La carta a Filemón es una parábola del plan de redención.

Pablo ya era bastante anciano y se encontraba preso en Roma, cuando conoció a otro prisionero, un joven esclavo que había huido de la casa de su señor.

Aun cuando era cristiano y miembro asiduo de la iglesia de Colosas, este acomodado señor continuaba teniendo esclavos a su disposición, para el trabajo pesado; porque el cristianismo no había podido romper, todavía, la vieja y mala costumbre de la esclavitud.

Era ley en aquella época que un romano podía tener cuantos esclavos pudiera mantener. Sin tener derecho alguno, esos pobres esclavos eran forzados al trabajo y muchas veces tratados con azotes peor que a los animales.

Si intentaban escapar y eran capturados, su dueño tenía el derecho de castigarlos severamente hasta matarlos.

La ley incluso permitía, al señor cometía un crimen, ofrecer a su mejor esclavo para que pagara por el delito cometido.

“Si uno de ellos, por venganza o defensa propia, levantaba su mano contra su propietario, toda la familia del ofensor podría ser cruelmente sacrificada. Ante el más leve error, accidente o descuido, eran muchas veces castigados sin misericordia’ (HAp, p. 459).

Para comprender mejor la maravillosa carta de Pablo a Filemón, es bueno aclarar las circunstancias que llevaron al apóstol a escribirla.

La siguiente cita fue extraída de los escritos del comentarista inglés Dotyer Nicolás: “La esclavitud era considerada una de las maldiciones del Imperio Romano, y el abuso de esa práctica fue uno de los elementos que ocasionaron la caída del Imperio”.

- DATOS PROPORCIONADOS
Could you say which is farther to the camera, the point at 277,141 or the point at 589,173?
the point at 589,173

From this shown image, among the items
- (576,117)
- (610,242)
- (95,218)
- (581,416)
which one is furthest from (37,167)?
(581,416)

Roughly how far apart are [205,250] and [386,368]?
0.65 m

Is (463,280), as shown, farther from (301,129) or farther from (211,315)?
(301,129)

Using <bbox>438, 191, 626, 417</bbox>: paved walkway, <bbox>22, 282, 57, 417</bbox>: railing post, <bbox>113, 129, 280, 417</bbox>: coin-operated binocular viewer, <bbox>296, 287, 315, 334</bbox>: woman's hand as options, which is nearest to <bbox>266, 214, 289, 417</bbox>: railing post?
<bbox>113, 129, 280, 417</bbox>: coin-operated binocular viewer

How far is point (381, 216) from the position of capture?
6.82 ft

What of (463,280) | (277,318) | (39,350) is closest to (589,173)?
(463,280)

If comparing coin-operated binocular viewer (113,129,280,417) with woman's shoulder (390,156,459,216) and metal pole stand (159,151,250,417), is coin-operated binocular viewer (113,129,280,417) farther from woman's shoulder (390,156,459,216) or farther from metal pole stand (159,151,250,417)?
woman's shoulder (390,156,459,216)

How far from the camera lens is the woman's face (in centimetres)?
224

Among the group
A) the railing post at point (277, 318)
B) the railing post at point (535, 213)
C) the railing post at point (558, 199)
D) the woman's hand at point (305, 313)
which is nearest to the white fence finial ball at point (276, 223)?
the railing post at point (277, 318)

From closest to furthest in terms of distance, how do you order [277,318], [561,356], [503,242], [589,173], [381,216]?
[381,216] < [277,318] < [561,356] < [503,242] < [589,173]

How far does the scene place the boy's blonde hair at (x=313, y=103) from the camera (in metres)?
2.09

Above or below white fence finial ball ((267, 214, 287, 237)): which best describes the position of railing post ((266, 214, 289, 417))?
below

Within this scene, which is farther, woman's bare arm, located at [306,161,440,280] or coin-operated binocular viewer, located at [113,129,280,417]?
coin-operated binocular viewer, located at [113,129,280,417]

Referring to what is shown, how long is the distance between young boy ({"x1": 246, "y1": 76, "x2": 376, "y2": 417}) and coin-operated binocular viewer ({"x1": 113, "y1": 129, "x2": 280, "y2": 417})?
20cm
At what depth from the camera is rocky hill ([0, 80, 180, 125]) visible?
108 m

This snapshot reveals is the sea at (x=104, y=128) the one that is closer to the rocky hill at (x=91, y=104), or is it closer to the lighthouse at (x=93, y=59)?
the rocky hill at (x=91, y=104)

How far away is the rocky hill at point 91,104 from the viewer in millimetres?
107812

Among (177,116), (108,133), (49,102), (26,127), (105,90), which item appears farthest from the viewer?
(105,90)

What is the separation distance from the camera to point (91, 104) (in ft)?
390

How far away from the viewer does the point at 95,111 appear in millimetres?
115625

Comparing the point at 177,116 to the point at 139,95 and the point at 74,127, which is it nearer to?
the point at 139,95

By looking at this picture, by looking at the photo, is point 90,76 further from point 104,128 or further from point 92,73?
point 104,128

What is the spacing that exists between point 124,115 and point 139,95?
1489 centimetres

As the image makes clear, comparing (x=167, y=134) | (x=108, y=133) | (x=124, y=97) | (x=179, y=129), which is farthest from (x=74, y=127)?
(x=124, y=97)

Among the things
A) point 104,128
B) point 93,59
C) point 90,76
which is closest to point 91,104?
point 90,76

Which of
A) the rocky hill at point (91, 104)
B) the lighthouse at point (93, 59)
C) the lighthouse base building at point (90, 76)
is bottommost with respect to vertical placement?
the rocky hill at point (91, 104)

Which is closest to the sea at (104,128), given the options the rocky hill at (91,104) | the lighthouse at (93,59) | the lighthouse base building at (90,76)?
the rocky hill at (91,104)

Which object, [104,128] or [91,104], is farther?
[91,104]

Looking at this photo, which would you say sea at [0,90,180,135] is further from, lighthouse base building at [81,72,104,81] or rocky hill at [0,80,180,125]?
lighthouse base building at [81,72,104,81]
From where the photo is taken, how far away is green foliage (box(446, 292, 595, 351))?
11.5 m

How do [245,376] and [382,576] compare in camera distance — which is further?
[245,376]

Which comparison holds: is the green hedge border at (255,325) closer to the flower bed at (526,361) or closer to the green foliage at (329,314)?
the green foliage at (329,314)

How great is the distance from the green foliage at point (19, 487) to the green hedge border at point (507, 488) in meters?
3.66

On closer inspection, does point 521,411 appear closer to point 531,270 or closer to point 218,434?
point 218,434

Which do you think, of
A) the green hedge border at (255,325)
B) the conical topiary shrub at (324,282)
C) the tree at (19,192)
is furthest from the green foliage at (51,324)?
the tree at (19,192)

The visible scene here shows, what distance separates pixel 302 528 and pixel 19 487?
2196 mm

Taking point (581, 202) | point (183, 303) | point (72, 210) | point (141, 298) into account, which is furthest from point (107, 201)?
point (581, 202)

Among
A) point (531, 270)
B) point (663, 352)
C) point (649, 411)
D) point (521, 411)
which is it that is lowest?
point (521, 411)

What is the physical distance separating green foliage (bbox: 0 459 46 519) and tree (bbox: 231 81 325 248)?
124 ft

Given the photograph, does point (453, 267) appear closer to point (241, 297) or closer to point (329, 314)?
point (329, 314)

- TU TAREA
Por favor, prolonga el texto sobre la carta de Pablo a Filemón a partir de su última oración. Los ítems provienen de otra fuente.

- RESPUESTA AL PROBLEMA
El historiador Ginnon afirma que la mitad de la población del Imperio estaba compuesta por esclavos. Pero otros historiadores afirman, con seguridad, que la proporción llegaba hasta el 75% de esclavos. En función de esos números, se crearon leyes rigurosas para subyugarlos, con el fin de evitar que se rebelaran contra sus amos.

La ley romana estipulaba que el esclavo era propiedad exclusiva de su dueño, sin derecho alguno; por lo tanto, la fuga era castigada con la muerte.

Para el esclavo fugitivo, la ley ofrecía solo una esperanza: encontrar a alguien que intercediera por él ante el dueño, para que fuera aceptado nuevamente y retomase sus actividades.

Todo indica que, antes de salir de casa, el fugitivo de nuestra historia había robado algo valioso de su amo. Tal vez joyas, ropas festivas, o monedas de oro o plata. No se tiene certeza de lo que haya robado, pero lo cierto es que había huido.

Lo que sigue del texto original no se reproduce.